Banning hands-free faucets: Is Hopkins throwing the bathwater out with the bathwater?

I hope everyone enjoyed SHEA.  Overall, a good meeting with good weather and good science.  I pinch-hit as a moderator for a hand-hygiene session on Saturday.  The original moderator (i.e. Mike Edmond, have you heard of him??) was scheduled to moderate two sessions at the same time and for some reason wasn't able to pull it off.  ;)

There were interesting studies presented in the session including an abstract highlighting iScrub, which Dan has mentioned before.  One particular abstract garnered a lot of press attention - I'm not used to hearing about data in the morning newspaper before the abstract is presented, for example. The study was conducted by Emily Snydor, Lisa Maragakis and colleagues at Johns Hopkins Hospital and aimed to determine the safety of touchless water faucets in their hospital.  They compared 20 newly installed automatic faucets with 20 old standard faucets and found that 50% of the automatic faucets had 15% of standard faucets were contaminated with Legionella. After chlorine dioxide, 29% of the automatic faucets and 7% of standard faucets were still contaminated with Legionella.  Hopkins is now removing all of the automatic faucets from their facility.

Some thoughts: 1) It appears that Legionella is a problem in their system and the automatic faucets are only part of the problem.  Removing them isn't enough.  2) The faucets in the study were not installed at the same time since the automatic faucets were new and the standard faucets were likely years old - could biofilm play a role here?  3) Not all automatic faucets would be the same, perhaps different designs would have different risks.  4) What about other pathogens?  How do you balance lower risk of C. diff or acinetobacter with touchless faucets compared to Legionella?  5) Could the faucets be "reprogrammed" or designed to allow flow of the stagnant water prior to contact with the HCW hands?  This might reduce one benefit of these automatic faucets since they do save a lot of water.

What do you guys think? Is this enough data to ban automatic faucets in hospitals? My other concern is that this study will be misinterpreted and people will become afraid of automatic faucets in places such as airports.  I doubt the Legionella risk in airports outweighs the influenza risk, for example.

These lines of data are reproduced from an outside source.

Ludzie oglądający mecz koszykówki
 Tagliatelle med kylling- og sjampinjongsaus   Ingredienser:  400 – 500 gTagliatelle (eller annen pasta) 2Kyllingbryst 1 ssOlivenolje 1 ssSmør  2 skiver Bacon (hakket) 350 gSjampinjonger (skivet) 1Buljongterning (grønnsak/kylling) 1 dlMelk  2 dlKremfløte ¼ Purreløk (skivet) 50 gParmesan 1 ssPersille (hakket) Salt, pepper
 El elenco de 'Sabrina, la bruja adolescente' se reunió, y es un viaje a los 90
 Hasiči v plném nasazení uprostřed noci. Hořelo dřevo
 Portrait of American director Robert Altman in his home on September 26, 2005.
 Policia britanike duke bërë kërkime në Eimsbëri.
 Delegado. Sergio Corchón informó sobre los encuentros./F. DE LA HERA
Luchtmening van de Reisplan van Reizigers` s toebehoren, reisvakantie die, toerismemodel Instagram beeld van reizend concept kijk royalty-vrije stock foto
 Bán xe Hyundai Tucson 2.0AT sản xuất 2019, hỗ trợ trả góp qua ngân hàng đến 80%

NBC - Dallas article, March 31, 2011
VOA article, April 5, 2011


  1. We had similar issues with touchless faucets at Iowa, all related to Legionella. I think the problems were twofold, and related: (1) the presence of a small amount of stagnant water potentially serving as a amplifier between uses, or when the room was unoccupied, and (2) a seemingly ridiculous inability to "flush" those peripheral sites to allow adequate chlorine dioxide concentrations to reach the distal ends. You can just turn on a regular faucet and let it run, but for some reason these couldn't be programmed to run continuously, and we didn't want to have to hire people to stand and wave their hands in front of each faucet repeatedly.

    I agree that both of these issues should be amenable to a simple redesign (and maybe there are already such faucets out there).